Lock-Free SPMC Queue for IPC

A high-performance, lock-free Single Producer Multiple Consumer (SPMC) queue implementation in C++ designed for ultra-low latency inter-process communication using shared memory.

Blog post that decribes this queue in detail is present at: https://medium.com/@manojddesilva/efficient-inter-process-pub-sub-in-c-a-lock-free-low-latency-spmc-queue-9ee06f916827

Features

Lock-Free Operations: Zero blocking operations using only atomic primitives
Shared Memory IPC: Cross-process communication without kernel involvement
Publish-Subscribe Semantics: Each consumer receives every message independently
Ultra-Low Latency: Sub-microsecond message delivery with nanosecond precision timing
Zero Dynamic Allocation: Real-time safe with no malloc/free operations
Cache-Optimized: Aligned data structures prevent false sharing
Dynamic Consumer Management: Add/remove consumers at runtime without disrupting message flow
Multi-Type Messages: Support for different message types without virtual function overhead

Architecture

The queue uses a ring buffer design inspired by the LMAX Disruptor pattern:

Producer → [Ring Buffer] → Consumer 1
                      ↘ → Consumer 2
                      ↘ → Consumer N

Key Components

Ring Buffer: Fixed-size circular array with power-of-2 size for efficient indexing
Sequence Numbers: Lock-free coordination using atomic sequence counters
Consumer Slots: Independent consumer state with cache-line alignment
Message Types: Discriminated union for type-safe message handling

Quick Start

Prerequisites

Linux x86_64 system
GCC 7+ or Clang 6+ with C++17 support
CMake 3.10+
POSIX shared memory support

Building

git clone https://github.com/manojds/LockFreeQueueForIPC.git
cd LockFreeQueueForIPC
mkdir build && cd build
cmake ..
make

Running the Demo

Start Producer (Terminal 1):

./lockfree_ipc_queue p
# Press Enter when consumers are ready

Start Consumers (Terminals 2-4):

./lockfree_ipc_queue c  # Consumer 1
./lockfree_ipc_queue c  # Consumer 2
./lockfree_ipc_queue c  # Consumer 3

Cleanup (when done):

./lockfree_ipc_queue x

API Reference

Core Queue Operations

// Create/map shared memory queue
LockFreePubSubQueue<Message>* queue = map_shared_queue(true);

// Producer: Publish a message
bool success = queue->publish(AddOrder{1001, 100.5, 10});

// Consumer: Register and consume
auto consumer_id = queue->register_consumer(0);
Message msg;
bool got_message = queue->consume(consumer_id.value(), msg);

// Cleanup
queue->unregister_consumer(consumer_id.value());

Configuration

Key constants in LockFreePubSubQueue.h:

constexpr size_t kRingSize = 1024;      // Ring buffer size (power of 2)

» **Rows**
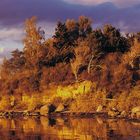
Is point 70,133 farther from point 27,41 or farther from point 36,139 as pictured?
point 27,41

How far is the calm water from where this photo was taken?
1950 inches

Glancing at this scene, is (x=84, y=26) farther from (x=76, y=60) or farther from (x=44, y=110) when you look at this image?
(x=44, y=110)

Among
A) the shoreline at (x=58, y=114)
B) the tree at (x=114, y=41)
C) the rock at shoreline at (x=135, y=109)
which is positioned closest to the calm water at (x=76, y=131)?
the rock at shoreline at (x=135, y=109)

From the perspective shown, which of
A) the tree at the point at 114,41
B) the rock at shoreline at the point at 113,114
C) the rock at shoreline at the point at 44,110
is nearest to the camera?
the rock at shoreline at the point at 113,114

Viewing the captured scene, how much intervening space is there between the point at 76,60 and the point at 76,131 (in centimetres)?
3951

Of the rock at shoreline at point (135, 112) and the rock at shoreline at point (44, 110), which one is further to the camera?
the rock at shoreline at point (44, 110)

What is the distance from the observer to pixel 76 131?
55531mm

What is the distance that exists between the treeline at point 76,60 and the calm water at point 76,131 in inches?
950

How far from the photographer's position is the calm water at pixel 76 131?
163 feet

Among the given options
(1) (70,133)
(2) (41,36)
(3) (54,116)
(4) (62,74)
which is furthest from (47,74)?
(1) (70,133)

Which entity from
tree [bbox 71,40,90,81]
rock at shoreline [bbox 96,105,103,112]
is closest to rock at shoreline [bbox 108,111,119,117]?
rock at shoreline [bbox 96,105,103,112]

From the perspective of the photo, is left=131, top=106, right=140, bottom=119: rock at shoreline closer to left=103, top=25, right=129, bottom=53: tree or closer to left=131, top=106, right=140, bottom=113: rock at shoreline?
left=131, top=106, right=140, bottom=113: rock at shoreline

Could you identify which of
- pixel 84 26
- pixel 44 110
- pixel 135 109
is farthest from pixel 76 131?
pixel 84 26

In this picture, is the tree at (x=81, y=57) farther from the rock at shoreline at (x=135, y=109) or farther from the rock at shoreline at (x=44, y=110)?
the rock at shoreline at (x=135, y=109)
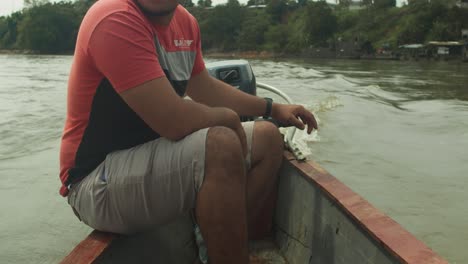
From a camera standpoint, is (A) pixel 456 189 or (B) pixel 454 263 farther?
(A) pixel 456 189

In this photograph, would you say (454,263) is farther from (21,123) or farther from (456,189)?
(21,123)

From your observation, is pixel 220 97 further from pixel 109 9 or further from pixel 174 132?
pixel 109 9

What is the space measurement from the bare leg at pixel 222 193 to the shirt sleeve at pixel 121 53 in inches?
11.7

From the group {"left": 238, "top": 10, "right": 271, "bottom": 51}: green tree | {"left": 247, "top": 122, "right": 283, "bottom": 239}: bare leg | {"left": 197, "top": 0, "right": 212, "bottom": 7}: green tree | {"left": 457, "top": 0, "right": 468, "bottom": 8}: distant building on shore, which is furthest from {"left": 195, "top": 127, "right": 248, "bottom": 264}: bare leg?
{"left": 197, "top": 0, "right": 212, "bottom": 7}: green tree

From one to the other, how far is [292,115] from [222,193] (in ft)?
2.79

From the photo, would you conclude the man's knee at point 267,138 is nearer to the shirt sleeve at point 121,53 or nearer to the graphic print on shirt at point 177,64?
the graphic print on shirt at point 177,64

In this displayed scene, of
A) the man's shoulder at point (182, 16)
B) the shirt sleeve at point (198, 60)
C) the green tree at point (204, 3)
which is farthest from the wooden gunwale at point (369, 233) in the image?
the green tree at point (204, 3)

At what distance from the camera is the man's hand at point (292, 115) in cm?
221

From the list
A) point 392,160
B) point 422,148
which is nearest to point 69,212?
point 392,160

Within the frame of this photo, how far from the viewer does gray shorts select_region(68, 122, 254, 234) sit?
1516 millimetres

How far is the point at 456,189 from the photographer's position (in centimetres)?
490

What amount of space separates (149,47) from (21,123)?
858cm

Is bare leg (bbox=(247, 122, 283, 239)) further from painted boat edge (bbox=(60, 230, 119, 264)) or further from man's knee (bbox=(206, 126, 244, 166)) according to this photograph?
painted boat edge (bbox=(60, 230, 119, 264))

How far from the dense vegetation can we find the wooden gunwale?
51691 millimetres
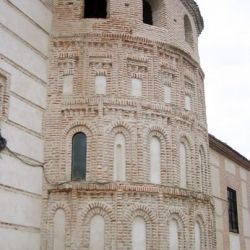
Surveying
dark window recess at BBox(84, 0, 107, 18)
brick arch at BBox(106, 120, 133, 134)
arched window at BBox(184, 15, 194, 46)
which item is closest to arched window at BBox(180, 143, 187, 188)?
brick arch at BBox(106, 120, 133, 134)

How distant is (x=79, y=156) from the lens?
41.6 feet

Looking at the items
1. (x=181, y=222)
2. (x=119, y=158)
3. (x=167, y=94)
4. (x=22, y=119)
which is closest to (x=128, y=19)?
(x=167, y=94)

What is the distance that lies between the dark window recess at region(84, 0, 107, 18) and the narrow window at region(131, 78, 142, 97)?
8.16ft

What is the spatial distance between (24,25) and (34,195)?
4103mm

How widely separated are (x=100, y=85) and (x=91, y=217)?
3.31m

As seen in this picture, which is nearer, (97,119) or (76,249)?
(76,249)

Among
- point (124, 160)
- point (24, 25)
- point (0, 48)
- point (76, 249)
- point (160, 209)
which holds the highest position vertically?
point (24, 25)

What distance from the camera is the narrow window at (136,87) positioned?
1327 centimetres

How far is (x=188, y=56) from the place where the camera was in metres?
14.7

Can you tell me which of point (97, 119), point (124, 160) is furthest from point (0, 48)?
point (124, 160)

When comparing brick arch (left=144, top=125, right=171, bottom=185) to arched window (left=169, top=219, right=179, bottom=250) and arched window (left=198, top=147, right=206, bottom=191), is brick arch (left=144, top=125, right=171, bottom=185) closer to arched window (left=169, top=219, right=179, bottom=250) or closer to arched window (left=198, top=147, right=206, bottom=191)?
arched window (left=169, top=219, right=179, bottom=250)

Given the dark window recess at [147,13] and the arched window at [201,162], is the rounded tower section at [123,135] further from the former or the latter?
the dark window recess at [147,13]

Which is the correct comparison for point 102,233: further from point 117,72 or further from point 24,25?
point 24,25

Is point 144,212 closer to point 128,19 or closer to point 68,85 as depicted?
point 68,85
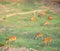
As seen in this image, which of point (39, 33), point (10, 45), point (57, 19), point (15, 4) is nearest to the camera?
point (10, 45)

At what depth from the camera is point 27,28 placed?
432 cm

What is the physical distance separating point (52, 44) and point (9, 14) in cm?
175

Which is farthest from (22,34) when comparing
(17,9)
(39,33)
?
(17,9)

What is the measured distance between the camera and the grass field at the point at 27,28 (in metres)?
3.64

» **Requirements**
1. List each line in the entries that contains the word "water".
2. Continue the lock-free SPMC queue write-up, starting right after its final line.

» **Responses**
1.
How far is the calm water from where this photo was taken?
which is positioned closest to the calm water at (x=76, y=131)?
What is the distance that exists between the treeline at point 76,60 and the calm water at point 76,131 in inches?
How far from the photographer's position is the calm water at pixel 76 131?

2.
constexpr int MaxConsumers = 64;        // Maximum concurrent consumers
constexpr size_t kCacheLineSize = 64;   // CPU cache line size

Detailed Design & Implementation

Core Architecture

The queue implements a sophisticated lock-free design using several key components:

template <typename T>
class LockFreePubSubQueue {
private:
    alignas(64) std::array<Slot<T>, kRingSize> ring_;           // Ring buffer storage
    alignas(64) std::array<ConsumerSlot, MaxConsumers> consumers_; // Consumer state
    uint64_t next_{0};                                          // Next sequence to publish
    uint64_t min_consumer_seq_{0};                             // Cached minimum consumer sequence
};

Ring Buffer Design

The heart of the queue is a power-of-2 sized ring buffer that enables efficient wraparound:

template <typename T>
struct alignas(64) Slot {
    std::atomic<uint64_t> sequence;  // Version/readiness indicator
    T data;                          // Actual message payload
};

Key Design Features:

Power-of-2 Size: Enables fast modulo using bitwise AND (seq & kRingMask)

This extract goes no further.